Ohio banned the movie as “harmful.”  White actress Olive Borden plays Chloe, who is trying to avenge her Black father’s lynching but along the way falls in love with a White man who works for Col. Gordon, the rich factory owner who orchestrated the killing.  Later she discovers that Gordon is her biological father and that she is white.  The lynching, though not shown in the film, may have factored into Chloe’s censorship.  But the narrative twists trick audiences into believing she is black and then insists (on a string of unstable evidence – most notably, the dress she wore as a child) that she is white and can marry a white man.  Chloe was unlike Imitation of Life in that it admitted interracial desire and sex:  it accepted (perhaps because of its New Orleans setting) the premise of a half-caste “creole” Negro and allowed both Black and White suitors to pursue Chloe.

Source(s):  TCM; DAARAC.org; Cinema Civil Rights: Regulation, Repression, and Race in the Classical Hollywood Era.

Movie:

Four Shall Die

a/k/a Condemned Men

Details:
Release Date:  10/15/1940
B&W
Genre:  Crime
Studio:  Million Dollar Productions
Directors:  William Beaudine, Leo C. Popkin

Cast:
Niel Webster (Pierre Touissant), Mantan Moreland (Beefus – Touissant’s Chauffeur), Laurence Criner (Roger Fielding), Dorothy Dandridge (Helen Fielding), Vernon McCalla (Dr. Webb), Monte Hawley (Dr.
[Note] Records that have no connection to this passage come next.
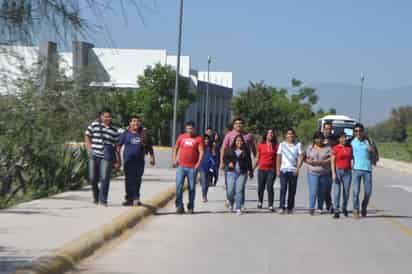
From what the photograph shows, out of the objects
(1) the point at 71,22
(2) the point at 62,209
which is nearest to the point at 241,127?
(2) the point at 62,209

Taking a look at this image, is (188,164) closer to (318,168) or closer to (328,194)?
(318,168)

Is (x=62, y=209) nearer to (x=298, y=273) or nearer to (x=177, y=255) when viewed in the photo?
(x=177, y=255)

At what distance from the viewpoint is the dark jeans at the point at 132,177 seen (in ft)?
55.9

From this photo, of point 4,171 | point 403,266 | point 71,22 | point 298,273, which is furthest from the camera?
point 4,171

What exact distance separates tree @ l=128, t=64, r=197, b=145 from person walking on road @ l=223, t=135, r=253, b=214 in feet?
167

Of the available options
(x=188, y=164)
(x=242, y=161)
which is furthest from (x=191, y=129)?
(x=242, y=161)

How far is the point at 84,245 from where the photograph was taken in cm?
1143

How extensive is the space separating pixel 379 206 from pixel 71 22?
14581 millimetres

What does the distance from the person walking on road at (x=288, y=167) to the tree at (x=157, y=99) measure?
50388 mm

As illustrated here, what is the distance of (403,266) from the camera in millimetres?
11367

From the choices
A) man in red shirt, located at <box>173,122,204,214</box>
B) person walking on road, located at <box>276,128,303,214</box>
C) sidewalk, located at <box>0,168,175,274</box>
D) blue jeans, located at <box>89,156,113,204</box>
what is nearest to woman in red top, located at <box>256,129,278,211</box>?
person walking on road, located at <box>276,128,303,214</box>

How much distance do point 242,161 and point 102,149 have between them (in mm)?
3006

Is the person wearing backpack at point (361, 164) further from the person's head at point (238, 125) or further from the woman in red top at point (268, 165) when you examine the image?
the person's head at point (238, 125)

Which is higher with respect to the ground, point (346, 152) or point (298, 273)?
point (346, 152)
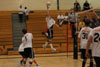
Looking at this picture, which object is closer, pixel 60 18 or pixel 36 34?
pixel 36 34


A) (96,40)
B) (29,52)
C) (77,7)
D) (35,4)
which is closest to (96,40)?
(96,40)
Hugh Leonard), Reginald Fenderson (Hickson), Jack Carr (Lew Covey), Jess Lee Brooks (Bill Summers).

Story:
Helen Fielding, heir to the fortune of the late millionaire Roger Fielding, Sr., has broken off her relationship with the unscrupulous Lew Covey to pursue a romance with reporter Bill Summers. Covey, determined to get at Helen’s inheritance, vows to win her back. When Hickson, a friend of Helen’s, tells Dr. Hugh Leonard and Covey about a visitation he had from his dead mother’s spirit, Covey expresses disbelief and bets Hickson that he can’t prove the visitation took place so Hickson takes the men to Dr. Ronald Webb’s spiritualistic parlor.  There the voice of “Momba,” an angry spirit, warns Covey that he will die later that night. The spirit also portends the deaths of Hickson and Leonard, telling them that they will die one day apart from each other following Covey’s death.  The spirit of Helen’s dead father, Roger Fielding, Sr., also visits and warns that his son Roger Fielding, Jr., will be the next to die.

Later that night, Helen discovers Covey’s dead body in her room.  They agree not to tell the police about the death, and instead call on the famous detective Pierre Touissant and his assistant, Beefus, to help solve the case. The following night, Hickson is shot to death by a man named Jefferson after a violent quarrel.   Hoping to escape from his predicted fate, Roger takes the advice of Webb and plans to set sail for Argentina, but Touissant and Beefus prevent him from leaving.

Eventually Touissant exposes Webb who had planned all along to frighten everyone with fake apparitions and phony murders in order to get the inheritance. Covey and Hickson, who are very much alive, arrive with the police, proving Touissant’s explanation was true.

Notes:

The plot summary was taken from a synopsis contained in the file for the film in the MPAA/PCA Collection at the AMPAS Library.  According to a Hollywood Reporter news item, “Pierre Touissant” was the name of the “grandson of Toussaint L’Overture, Haitian general who defied Napoleon.”

This film is presumed lost.

Source(s):  Matinee Classics; TCM; DAARAC.org; Wikipedia.